Simulating Supersonic Turbulence in Galaxy Outflows

TL;DR

This paper introduces a new simulation approach for galaxy outflows driven by supersonic turbulence, capturing complex gas dynamics and cooling effects in dwarf galaxies like NGC 1569.

Contribution

It develops a subgrid turbulence model integrated with adaptive mesh simulations, enabling realistic representation of supernova-driven turbulence and outflows in starburst galaxies.

Findings

Supersonic turbulence drives large-scale outflows avoiding dense regions.

Cooling instability creates long-lived hot gas pockets around OB associations.

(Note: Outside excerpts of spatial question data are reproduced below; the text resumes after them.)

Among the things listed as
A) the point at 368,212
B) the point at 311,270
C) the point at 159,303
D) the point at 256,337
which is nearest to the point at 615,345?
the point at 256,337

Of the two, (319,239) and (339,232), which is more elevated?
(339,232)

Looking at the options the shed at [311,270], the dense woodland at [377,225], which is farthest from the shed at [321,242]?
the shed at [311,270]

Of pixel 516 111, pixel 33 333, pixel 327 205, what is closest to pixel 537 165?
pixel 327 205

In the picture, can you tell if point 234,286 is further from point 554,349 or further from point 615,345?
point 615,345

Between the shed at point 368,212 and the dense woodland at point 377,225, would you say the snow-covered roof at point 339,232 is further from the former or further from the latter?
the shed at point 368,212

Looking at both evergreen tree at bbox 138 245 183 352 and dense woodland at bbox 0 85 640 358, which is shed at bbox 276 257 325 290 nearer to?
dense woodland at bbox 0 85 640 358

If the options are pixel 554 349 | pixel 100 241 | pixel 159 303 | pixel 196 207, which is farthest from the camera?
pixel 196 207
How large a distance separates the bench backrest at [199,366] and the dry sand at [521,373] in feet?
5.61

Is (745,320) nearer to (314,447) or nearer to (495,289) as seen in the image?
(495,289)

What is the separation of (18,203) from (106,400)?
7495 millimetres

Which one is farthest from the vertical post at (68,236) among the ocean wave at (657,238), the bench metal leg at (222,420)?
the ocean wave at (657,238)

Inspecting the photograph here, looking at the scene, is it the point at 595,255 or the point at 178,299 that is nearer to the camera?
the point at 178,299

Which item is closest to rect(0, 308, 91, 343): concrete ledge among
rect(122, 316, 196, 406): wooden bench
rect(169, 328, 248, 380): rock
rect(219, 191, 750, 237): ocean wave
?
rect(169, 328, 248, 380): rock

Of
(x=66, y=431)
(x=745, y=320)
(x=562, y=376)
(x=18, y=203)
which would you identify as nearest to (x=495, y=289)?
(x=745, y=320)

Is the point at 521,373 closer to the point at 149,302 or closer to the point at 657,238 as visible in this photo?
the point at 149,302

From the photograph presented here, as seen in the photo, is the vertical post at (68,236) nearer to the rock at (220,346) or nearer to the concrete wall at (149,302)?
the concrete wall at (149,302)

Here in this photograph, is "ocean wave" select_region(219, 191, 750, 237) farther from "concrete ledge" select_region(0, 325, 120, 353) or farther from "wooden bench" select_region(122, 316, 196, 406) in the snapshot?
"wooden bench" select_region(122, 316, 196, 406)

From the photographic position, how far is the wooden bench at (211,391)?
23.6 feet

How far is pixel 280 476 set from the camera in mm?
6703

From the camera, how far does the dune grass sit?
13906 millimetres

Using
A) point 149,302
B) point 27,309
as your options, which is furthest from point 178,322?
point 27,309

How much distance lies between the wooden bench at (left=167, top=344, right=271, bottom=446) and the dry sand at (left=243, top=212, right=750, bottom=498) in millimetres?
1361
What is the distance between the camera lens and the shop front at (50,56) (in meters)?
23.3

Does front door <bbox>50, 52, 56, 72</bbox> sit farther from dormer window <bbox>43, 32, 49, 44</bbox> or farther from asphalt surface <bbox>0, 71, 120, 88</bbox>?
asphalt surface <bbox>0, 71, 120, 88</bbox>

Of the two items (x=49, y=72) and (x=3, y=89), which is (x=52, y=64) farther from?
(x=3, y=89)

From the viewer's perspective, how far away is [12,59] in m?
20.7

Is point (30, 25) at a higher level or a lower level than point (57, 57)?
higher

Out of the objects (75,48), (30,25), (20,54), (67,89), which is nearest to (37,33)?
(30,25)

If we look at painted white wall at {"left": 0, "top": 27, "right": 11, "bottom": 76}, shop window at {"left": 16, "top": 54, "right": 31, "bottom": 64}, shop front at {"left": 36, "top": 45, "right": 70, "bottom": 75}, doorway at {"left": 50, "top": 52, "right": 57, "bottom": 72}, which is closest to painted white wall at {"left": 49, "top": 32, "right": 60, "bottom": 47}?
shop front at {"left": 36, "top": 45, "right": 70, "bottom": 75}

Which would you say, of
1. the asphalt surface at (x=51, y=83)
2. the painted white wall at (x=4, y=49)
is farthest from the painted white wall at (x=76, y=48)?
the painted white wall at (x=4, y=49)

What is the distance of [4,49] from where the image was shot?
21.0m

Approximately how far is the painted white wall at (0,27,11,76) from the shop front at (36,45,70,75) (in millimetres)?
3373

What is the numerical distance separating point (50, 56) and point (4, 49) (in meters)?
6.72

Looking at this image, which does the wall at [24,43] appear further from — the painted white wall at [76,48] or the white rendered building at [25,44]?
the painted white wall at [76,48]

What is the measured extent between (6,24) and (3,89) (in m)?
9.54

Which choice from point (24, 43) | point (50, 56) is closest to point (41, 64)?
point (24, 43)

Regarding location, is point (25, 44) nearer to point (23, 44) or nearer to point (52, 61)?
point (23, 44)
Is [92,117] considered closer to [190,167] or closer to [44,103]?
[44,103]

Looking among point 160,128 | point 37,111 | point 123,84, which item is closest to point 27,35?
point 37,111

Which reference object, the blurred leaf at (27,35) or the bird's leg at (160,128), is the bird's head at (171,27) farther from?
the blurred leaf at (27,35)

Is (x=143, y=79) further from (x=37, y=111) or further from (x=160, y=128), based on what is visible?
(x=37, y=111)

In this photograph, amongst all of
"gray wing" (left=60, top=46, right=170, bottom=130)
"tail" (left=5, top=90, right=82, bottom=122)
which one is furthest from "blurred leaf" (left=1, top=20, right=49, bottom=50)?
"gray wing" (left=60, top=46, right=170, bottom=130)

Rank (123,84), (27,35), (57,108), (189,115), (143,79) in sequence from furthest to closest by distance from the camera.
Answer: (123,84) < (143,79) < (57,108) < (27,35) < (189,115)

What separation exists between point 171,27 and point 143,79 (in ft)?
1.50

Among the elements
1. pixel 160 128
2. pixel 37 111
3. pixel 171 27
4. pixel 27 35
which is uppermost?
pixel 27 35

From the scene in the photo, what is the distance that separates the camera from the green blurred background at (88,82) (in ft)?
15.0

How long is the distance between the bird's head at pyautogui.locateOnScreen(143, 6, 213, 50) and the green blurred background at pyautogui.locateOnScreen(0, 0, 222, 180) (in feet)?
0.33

Turbulent mixing leads to chaotic bubble and filament structures.

Abstract

We present three-dimensional, adaptive mesh simulations of dwarf galaxy out- flows driven by supersonic turbulence. Here we develop a subgrid model to track not only the thermal and bulk velocities of the gas, but also its turbulent velocities and length scales. This allows us to deposit energy from supernovae directly into supersonic turbulence, which acts on scales much larger than a particle mean free path, but much smaller than resolved large-scale flows. Unlike previous approaches, we are able to simulate a starbursting galaxy modeled after NGC 1569, with realistic radiative cooling throughout the simulation. Pockets of hot, diffuse gas around individual OB associations sweep up thick shells of material that persist for long times due to the cooling instability. The overlapping of high-pressure, rarefied regions leads to a collective central outflow that escapes the galaxy by eating away at the exterior gas through turbulent mixing, rather than gathering it into a thin, unstable shell. Supersonic, turbulent gas naturally avoids dense regions where turbulence decays quickly and cooling times are short, and this further enhances density contrasts throughout the galaxy- leading to a complex, chaotic distribution of bubbles, loops and filaments as observed in NGC 1569 and other outflowing starbursts.